Aim 1:
Convert the records, from their first line up to and including the line with "<instances>", into a numbered list, leaving out any blank lines.

____________

The relevant part of bye-law 180, which is paragraph (1) thereof, reads as follows:-

“180.-(1) There shall be paid in each year by the owner of any premises within the improvement area, which are actually let or are in the occupation of such owner or some other person with the owner’s consent or permission (with or without the payment of rent or other consideration) during such year or any part thereof, a fee at a rate to be fixed in that year by the Board not exceeding five per centum of the annual value of such premises as estimated by the Board in respect of that particular year”.

The term “annual value” appearing in bye-law 180(1) is defined in bye-law 184 as follows:-

“The term ‘annual value’ in relation to any premises means, irrespective of the rent at which such premises may have been actually let at any time during the year for which the estimation is made, the annual rent at which such premises might reasonably be expected to be let in that year”.

____________

Aim 2:
Transcribe the entire bye-law excerpt above without any changes.

____________

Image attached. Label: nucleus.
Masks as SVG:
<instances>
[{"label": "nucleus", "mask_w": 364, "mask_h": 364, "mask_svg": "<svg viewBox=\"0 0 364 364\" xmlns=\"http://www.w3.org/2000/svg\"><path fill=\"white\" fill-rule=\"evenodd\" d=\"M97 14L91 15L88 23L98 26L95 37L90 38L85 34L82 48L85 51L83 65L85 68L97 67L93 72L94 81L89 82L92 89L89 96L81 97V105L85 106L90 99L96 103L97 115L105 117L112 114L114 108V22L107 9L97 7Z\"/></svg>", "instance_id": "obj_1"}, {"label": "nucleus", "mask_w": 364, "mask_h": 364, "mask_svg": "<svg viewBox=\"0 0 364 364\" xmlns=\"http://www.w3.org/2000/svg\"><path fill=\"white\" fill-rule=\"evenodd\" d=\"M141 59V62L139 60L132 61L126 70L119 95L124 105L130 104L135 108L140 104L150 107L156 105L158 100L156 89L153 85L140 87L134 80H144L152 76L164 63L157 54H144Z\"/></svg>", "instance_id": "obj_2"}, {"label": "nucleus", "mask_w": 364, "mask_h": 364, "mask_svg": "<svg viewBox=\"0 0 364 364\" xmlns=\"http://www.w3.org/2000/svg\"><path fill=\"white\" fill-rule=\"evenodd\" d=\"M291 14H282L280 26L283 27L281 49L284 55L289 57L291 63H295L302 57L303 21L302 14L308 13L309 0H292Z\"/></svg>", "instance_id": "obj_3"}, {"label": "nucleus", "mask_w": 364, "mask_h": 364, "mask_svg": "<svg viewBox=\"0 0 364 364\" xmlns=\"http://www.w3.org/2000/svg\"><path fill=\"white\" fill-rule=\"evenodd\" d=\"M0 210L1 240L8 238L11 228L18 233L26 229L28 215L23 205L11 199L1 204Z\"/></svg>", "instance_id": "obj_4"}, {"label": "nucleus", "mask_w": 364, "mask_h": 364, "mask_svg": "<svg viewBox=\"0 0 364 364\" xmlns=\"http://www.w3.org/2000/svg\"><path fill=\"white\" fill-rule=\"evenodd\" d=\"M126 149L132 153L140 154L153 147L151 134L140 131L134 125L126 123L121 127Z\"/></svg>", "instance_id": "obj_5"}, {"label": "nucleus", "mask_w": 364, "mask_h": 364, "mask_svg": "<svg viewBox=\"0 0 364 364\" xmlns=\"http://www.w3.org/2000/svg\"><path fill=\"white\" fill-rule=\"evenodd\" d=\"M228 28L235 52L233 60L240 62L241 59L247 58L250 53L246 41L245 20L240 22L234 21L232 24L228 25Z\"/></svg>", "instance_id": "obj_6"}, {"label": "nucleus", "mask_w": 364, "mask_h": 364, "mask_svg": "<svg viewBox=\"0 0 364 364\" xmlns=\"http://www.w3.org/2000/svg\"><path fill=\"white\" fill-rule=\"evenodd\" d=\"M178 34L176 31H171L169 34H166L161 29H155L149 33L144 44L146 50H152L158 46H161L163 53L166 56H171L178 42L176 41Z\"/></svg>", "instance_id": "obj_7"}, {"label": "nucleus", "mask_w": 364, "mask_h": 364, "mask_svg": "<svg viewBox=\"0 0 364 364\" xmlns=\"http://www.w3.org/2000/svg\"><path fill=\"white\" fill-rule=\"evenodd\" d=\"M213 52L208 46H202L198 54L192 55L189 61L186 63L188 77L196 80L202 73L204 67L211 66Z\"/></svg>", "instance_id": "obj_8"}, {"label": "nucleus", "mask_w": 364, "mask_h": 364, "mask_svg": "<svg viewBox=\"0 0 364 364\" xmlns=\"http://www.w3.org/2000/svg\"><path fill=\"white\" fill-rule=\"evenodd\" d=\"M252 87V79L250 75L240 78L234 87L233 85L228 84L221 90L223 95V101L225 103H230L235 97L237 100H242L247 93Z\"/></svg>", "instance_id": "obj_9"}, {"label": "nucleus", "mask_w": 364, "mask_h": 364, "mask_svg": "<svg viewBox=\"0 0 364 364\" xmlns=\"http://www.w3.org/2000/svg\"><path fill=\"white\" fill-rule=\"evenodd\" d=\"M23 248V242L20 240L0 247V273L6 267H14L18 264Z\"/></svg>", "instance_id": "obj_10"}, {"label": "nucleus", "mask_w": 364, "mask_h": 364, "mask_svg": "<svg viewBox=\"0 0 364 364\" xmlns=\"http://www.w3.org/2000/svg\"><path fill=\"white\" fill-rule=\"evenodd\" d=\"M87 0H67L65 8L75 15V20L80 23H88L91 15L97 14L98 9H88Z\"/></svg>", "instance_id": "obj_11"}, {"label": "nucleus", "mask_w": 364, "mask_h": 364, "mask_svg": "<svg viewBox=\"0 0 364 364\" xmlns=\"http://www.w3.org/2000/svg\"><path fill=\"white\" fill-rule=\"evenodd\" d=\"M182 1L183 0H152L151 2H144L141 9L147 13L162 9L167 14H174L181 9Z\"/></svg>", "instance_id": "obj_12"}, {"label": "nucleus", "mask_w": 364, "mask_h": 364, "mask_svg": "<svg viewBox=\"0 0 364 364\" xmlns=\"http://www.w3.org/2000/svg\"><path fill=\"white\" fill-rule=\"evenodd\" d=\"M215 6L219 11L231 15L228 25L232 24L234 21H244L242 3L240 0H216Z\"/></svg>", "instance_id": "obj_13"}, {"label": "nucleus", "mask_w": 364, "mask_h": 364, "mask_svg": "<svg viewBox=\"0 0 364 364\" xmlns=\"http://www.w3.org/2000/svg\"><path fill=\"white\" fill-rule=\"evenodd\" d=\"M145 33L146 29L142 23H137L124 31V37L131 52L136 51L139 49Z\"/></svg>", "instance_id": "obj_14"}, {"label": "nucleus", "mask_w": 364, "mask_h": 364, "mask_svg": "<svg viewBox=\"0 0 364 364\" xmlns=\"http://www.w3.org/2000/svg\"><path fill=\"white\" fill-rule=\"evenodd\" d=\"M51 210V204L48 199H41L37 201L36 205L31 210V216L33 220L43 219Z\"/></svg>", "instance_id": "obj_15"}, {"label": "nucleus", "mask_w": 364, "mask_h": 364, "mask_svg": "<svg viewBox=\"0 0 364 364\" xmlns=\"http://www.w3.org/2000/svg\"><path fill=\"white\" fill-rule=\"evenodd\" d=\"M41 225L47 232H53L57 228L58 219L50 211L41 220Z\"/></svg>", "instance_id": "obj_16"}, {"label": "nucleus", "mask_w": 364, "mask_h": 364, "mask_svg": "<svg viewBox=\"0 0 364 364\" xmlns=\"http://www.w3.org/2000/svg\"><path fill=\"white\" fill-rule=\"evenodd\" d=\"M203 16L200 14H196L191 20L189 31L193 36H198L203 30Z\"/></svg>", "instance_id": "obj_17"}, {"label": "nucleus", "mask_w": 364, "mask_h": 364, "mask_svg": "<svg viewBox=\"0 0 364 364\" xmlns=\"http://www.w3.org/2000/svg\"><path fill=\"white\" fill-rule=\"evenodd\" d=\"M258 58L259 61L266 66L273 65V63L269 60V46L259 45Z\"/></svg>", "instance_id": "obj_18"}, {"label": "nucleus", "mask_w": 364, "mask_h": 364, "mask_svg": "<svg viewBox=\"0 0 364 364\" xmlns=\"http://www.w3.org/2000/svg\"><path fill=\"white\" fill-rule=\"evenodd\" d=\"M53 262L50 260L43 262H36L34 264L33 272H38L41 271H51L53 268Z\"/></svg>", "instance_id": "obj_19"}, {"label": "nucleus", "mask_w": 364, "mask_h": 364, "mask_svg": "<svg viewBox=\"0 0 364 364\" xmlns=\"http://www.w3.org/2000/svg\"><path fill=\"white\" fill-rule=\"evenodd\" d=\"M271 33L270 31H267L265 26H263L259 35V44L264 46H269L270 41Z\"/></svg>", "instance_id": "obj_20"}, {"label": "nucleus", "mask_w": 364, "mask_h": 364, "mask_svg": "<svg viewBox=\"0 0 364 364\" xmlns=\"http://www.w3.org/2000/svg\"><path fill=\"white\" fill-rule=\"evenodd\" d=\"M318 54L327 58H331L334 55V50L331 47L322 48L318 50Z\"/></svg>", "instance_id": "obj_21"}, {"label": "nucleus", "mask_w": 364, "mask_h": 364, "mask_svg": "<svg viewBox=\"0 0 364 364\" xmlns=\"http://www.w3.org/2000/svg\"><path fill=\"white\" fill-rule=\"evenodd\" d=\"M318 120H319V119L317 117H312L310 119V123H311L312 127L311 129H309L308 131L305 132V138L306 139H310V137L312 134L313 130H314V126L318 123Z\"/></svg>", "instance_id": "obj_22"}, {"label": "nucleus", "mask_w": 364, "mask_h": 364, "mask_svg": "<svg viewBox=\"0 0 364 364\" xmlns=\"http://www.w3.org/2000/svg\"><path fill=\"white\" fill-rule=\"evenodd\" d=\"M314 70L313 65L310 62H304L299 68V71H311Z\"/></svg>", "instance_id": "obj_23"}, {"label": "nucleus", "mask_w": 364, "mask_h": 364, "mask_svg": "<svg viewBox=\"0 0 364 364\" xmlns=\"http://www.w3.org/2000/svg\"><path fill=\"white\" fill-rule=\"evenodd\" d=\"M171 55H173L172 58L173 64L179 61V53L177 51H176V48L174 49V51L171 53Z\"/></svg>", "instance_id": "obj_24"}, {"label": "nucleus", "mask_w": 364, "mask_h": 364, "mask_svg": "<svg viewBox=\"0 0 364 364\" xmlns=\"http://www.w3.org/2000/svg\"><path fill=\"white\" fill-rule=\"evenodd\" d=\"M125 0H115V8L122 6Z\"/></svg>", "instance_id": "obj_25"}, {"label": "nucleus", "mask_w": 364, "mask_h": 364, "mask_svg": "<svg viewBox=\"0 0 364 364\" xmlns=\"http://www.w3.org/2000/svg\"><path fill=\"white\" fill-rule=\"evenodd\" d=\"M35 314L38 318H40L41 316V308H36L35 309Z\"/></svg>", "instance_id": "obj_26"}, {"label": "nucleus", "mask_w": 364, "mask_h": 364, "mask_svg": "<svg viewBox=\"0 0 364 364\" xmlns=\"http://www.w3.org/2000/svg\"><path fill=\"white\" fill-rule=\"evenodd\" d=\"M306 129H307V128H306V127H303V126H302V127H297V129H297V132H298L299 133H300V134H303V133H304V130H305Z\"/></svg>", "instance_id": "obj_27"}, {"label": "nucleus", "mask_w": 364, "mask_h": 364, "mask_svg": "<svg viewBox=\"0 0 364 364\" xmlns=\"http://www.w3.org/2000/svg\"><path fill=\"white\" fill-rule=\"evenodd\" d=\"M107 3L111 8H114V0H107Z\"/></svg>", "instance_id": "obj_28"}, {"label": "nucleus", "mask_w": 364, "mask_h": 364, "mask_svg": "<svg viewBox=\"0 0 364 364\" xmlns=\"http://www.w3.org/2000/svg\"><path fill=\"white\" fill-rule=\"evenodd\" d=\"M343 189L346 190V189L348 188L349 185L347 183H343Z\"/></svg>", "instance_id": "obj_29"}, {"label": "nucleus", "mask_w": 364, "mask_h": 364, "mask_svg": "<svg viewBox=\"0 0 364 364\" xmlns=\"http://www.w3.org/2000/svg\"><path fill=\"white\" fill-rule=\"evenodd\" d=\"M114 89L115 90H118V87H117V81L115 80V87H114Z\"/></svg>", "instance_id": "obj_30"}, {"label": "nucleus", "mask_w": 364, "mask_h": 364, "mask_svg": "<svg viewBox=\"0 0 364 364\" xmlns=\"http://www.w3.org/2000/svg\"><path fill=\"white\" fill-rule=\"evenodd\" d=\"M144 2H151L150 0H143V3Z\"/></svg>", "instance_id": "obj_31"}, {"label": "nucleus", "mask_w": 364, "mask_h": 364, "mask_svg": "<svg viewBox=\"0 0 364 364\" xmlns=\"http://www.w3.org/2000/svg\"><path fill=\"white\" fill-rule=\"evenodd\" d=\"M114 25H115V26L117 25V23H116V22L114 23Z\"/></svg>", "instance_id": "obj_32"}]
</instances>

____________

Written reply 1:
1. Image attached. Label: nucleus.
2. Masks as SVG:
3. <instances>

Written reply 2:
The relevant part of bye-law 180, which is paragraph (1) thereof, reads as follows:-

“180.-(1) There shall be paid in each year by the owner of any premises within the improvement area, which are actually let or are in the occupation of such owner or some other person with the owner’s consent or permission (with or without the payment of rent or other consideration) during such year or any part thereof, a fee at a rate to be fixed in that year by the Board not exceeding five per centum of the annual value of such premises as estimated by the Board in respect of that particular year”.

The term “annual value” appearing in bye-law 180(1) is defined in bye-law 184 as follows:-

“The term ‘annual value’ in relation to any premises means, irrespective of the rent at which such premises may have been actually let at any time during the year for which the estimation is made, the annual rent at which such premises might reasonably be expected to be let in that year”.